Pada tanggal 9 Januari 2019, siput batu akik terakhir yang diketahui di dunia, Achatinella apexfulva "George", meninggal dunia pada usia 14 tahun. Hanya ditemukan di Hawaii, siput ini melimpah di masa lalu tetapi terancam atau punah karena invasi predator.

(Sumber gambar: Wikipedia)

Melalui studi organisme yang punah di masa lalu, kita dapat belajar dari sejarah, mengungkap mekanisme kepunahan dan memprediksi risiko kepunahan spesies biologis, menemukan kelompok dengan kemampuan bertahan hidup yang buruk di lingkungan saat ini, dan sebagai tambahan, menggunakan teknologi AI - DeepMorph; Metode otomatis untuk menganalisis fosil paleontologi juga dapat digunakan sebagai titik awal, memberikan lebih banyak ide dan kemungkinan untuk penelitian titik temu di masa depan antara pembelajaran mendalam dan geobiologi.

referensi:

[1]Liu X, Song H, Chu D, dkk. Selektivitas heterogen dan evolusi morfologi klade laut selama kepunahan massal Permian–Trias[J]. Nature Ecology & Evolution, 2024: 1-11.

[2] Frýda J, Nützel A, Wagner P J. Gastropoda Paleozoikum[J]. Filogeni dan Evolusi Moluska, 2008: 239-270.

[3]Ciampaglio, CN (2004). Mengukur perubahan morfologi brakiopoda yang mengartikulasi sebelum dan setelah peristiwa kepunahan massal Permian: apakah kendala perkembangan membatasi inovasi morfologi? Evolusi dan Perkembangan, 6(4), 260–274.

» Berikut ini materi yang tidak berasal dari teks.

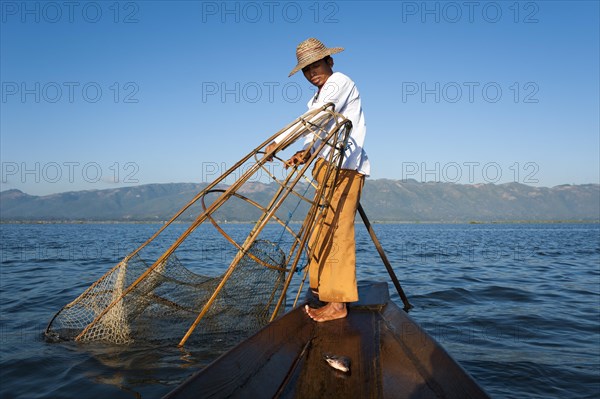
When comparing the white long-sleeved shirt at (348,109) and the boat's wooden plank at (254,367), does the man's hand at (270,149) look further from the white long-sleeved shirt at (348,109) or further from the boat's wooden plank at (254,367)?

[4]Villier, L. (2004). Disparitas Morfologi Amonoid dan Tanda Kepunahan Massal Permian. Sains, 306(5694), 264–266.

[5]Korn, D., Hopkins, MJ, dan Walton, SA, 2013, Ruang kepunahan—Sebuah metode untuk kuantifikasi dan klasifikasi perubahan morfospace lintas batas kepunahan: Evolusi , v. 67, hal. 2795–2810,

[6]Peng, Y., Shi, GR, Gao, Y., He, W., & Shen, S. (2007). Bagaimana dan mengapa Lingulidae (Brachiopoda) tidak hanya bertahan hidup dari kepunahan massal akhir Permian tetapi juga berkembang pesat setelahnya? Paleogeografi, Paleoklimatologi, Paleoekologi, 252(1-2), 118–131.